- 所给素材

>>

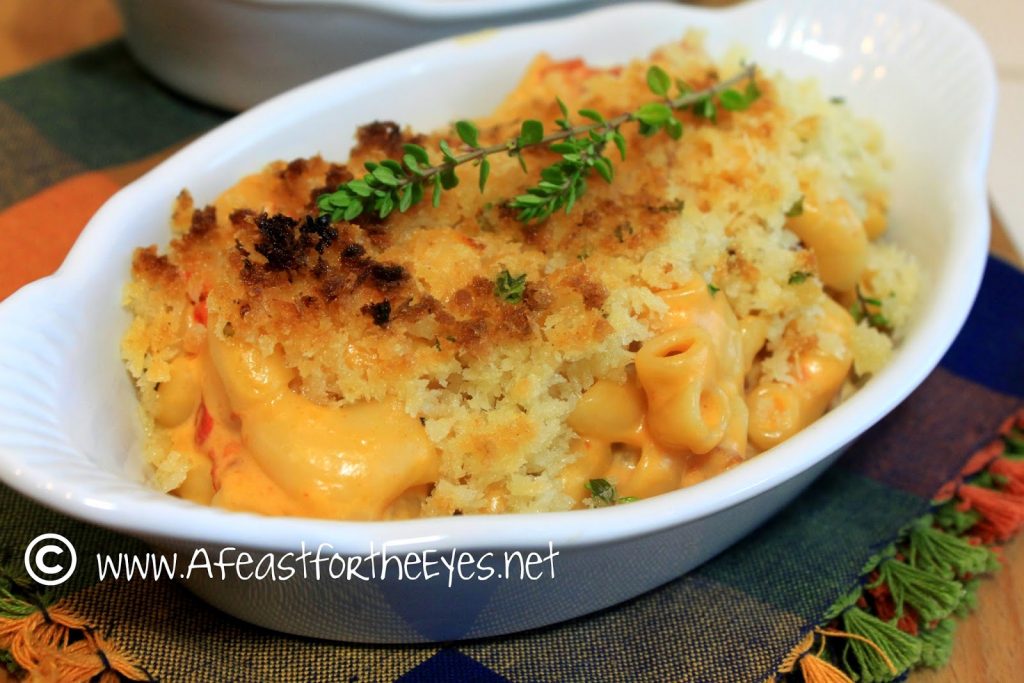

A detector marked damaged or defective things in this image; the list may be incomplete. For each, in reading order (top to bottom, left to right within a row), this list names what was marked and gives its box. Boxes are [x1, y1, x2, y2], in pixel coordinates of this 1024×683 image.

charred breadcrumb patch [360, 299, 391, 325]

<<
>>

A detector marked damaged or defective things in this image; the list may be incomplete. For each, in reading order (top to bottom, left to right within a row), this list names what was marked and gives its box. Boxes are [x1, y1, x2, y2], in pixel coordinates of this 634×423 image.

<<
>>

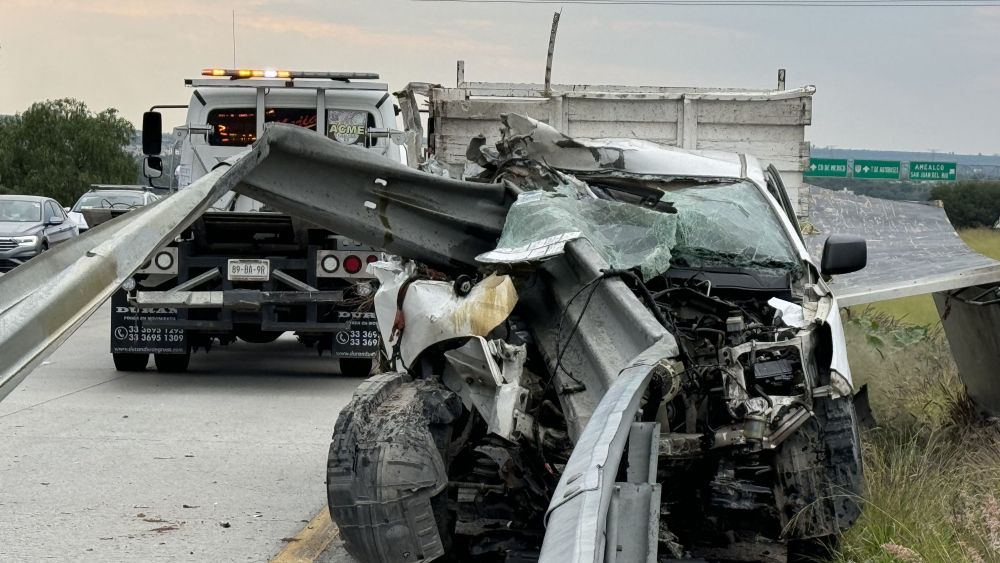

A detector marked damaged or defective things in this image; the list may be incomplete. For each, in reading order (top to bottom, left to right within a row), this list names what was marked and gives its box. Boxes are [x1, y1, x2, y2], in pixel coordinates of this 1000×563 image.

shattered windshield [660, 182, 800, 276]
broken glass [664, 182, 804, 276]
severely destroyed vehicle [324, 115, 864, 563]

<<

请编辑素材中从含有“this 1024×683 image.”的那一行到含有“charred breadcrumb patch [360, 299, 391, 325]”的那一行（首尾两行都算在内），把其中的“incomplete”改为“partial”，其余内容一律不动，只输出这几行。

A detector marked damaged or defective things in this image; the list may be partial. For each, in reading order (top to bottom, left to right within a row), this list names what was marked and gives its box. Boxes are [x1, y1, x2, y2], in pixel coordinates of this 1024×683 image.

charred breadcrumb patch [360, 299, 391, 325]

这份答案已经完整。